Assam Everesters await flag-in event

Assam chief minister Sarbananda Sonowal is yet to acknowledge the first successful Mount Everest expedition by a team from the state more than a year after the ascent.

Imtiaz Ahmed Published 04.06.17, 12:00 AM
The Mount Everest expedition team from Assam

Guwahati, June 3: Assam chief minister Sarbananda Sonowal is yet to acknowledge the first successful Mount Everest expedition by a team from the state more than a year after the ascent.

Three Assam mountaineers - Henry David Teron, Khorsing Ingty and Nanda Dulal Das - conquered the 8,848m peak from the Nepal side on May 19, 2016, the day the BJP was elected to power in the state.

The chief minister, however, has not been able to take time from his schedule to formally flag in the expedition, the first executed with funding by the Assam government. Earlier, Tarun Saikia and Manish Deka from Assam had scaled the peak as part of an expedition supported by the Manipur government in 2013.#According to practice, the chief secretary flags off an expedition and the chief minister flags it in after a successful ascent.
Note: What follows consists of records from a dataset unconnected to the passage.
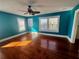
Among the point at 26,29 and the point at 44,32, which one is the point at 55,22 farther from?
the point at 26,29

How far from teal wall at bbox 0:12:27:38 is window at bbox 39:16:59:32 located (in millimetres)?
2758

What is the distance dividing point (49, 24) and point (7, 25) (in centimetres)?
382

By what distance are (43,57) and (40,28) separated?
4561 millimetres

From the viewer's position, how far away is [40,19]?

The expedition flag is kept on display in the chief minister's office thereafter.

Sports minister Naba Kumar Doley had attended a felicitation ceremony, organised by the Assam Mountaineering Association (AMA), at Brindaban Gardens here a few days after the arrival of the expedition team, led by Manash Baruah and Upen Chakraborty.
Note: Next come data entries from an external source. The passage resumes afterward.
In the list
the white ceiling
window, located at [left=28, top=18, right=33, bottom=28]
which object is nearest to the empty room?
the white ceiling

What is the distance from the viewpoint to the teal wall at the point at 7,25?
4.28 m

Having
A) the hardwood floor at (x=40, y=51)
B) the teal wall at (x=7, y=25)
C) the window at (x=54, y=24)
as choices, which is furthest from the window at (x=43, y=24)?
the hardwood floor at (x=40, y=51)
Not only did the chief minister's office did not respond to intimations by the AMA for the flag-in ceremony, Sonowal also did not attend the first anniversary celebration of the successful ascent at the district library auditorium here on May 19. The day also coincided with the first Everest summit by an Indian, Avatar Singh Cheema, on May 19, 1965.
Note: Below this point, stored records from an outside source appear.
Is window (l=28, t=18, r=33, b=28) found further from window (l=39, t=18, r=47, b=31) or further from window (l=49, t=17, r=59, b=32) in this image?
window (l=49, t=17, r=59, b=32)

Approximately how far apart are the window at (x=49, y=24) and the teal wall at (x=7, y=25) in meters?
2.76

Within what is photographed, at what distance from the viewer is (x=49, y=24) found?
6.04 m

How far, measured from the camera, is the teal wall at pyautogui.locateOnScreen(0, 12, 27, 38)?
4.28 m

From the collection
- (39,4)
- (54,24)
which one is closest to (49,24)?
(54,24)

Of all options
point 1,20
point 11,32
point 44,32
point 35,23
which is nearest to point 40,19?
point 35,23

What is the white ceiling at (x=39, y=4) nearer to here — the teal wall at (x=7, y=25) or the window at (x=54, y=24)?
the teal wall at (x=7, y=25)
"We have intimated the CMO at least thrice for the flag-in. We also invited the chief minister to the first anniversary celebration on May 19 but we are yet to get a positive response," AMA secretary Manash Baruah told The Telegraph.

The Assam government had provided Rs 2 crore for an Everest expedition in 2015, which had to be aborted because of an avalanche following the Nepal earthquake. It again gave Rs 75 lakh in 2016. Sonowal, who was then the Union sports minister, also provided Rs 25 lakh.

The Tarun Gogoi government had provided cash incentives and jobs to Saikia and Deka. But the Sonowal government is yet to announce any incentive or job to Teron, Ingty and Das who are spending days in obscurity and penury.

Teron, who got frostbite on his left middle finger while helping Das, who suffered snow-blindness, during the descent, expressed dismay over the government's attitude. "I got my finger treated with money from insurance for the expedition. It is yet to heal completely. Doctors say it will take time but no surgery is required. We can't go and ask the chief minister to reward us for the achievement. The government should itself take the initiative. A reward is a motivation for any sportsperson. And if it is a job, it secures our future and encourages us to undertake more adventurous endeavours to bring laurels to the state."

When contacted, chief minister's press adviser Hrishikesh Goswami said, "The chief minister might have somehow missed the intimations. I look forward to meeting the mountaineers on Monday and I assure you the flag-in will be held immediately."